Modern Times wrote: Sat Jan 18, 2020 10:39 pm I wouldn't call nearly 700 games a few dozen...
Point taken, because that version didn't show up in the main list when I looked it up (and I missed it in the SF list between Sugar and other SF versions), I thought it was below the threshold that CCRL uses to display the results from a new version. My mistake.

684 games is more in keeping with what is usually seen at CCRL.

Nonetheless, when you deal with SPRT tests, you quickly learn that a result that appears to be really good or really bad after 1K games is more often than not just a fluke.

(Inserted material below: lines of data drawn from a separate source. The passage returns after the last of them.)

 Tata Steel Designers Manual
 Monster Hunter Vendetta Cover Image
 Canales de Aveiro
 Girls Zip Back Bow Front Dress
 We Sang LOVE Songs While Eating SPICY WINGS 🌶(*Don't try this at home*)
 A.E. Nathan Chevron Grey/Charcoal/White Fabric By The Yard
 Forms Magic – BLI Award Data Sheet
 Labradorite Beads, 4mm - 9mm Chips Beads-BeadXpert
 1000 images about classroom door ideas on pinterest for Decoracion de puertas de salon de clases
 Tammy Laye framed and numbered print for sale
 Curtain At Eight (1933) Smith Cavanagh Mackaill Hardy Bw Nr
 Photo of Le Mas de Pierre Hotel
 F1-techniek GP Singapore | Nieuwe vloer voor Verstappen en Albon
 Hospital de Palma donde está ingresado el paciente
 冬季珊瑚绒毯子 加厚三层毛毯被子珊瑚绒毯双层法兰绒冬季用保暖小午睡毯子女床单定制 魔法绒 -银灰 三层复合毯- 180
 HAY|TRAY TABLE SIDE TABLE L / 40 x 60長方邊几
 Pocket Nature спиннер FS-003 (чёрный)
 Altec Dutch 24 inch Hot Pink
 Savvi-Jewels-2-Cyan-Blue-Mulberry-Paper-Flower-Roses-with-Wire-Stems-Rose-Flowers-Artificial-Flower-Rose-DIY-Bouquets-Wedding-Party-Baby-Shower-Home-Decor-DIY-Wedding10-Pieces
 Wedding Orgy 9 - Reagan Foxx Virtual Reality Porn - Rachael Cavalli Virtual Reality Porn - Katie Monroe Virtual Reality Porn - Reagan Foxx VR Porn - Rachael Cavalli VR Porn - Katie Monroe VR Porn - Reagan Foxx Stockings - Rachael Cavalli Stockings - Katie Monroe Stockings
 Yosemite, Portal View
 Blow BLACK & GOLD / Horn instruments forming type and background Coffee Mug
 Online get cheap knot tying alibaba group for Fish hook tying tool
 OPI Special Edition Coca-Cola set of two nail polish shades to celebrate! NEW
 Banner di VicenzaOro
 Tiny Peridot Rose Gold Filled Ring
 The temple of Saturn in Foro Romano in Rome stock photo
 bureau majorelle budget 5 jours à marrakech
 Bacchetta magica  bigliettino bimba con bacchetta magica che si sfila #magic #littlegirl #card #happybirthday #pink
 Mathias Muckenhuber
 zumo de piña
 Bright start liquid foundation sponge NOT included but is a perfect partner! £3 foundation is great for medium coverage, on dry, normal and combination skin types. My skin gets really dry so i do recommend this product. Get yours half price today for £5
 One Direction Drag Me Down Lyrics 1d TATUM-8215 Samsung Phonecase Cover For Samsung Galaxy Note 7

In this case, this is compounded by other elements :
  • Games against much weaker opponents hold less informative value (that is, 100 games against an equal opponent reduce the error bars much more than 100 games against a 200 elo weaker opponent), and most games in the testing were done against opponents that scored less than 30%.
  • This isn't a head to head vs SF10 obviously, so the inaccuracy of SF10's rating (over or underrated) will make a difference measurement less reliable.
  • The mix of opponents is different. Just look at SF9 and SF10 being almost tied at CCRL blitz, despite SF10 having a much better score against their shared opponents.
So while the +71 difference between 1 core SF10 and 1 core SF-19-12-10 looks good at first sight, I still don't think it's a reliable estimate. It proves the new version is clearly stronger, though.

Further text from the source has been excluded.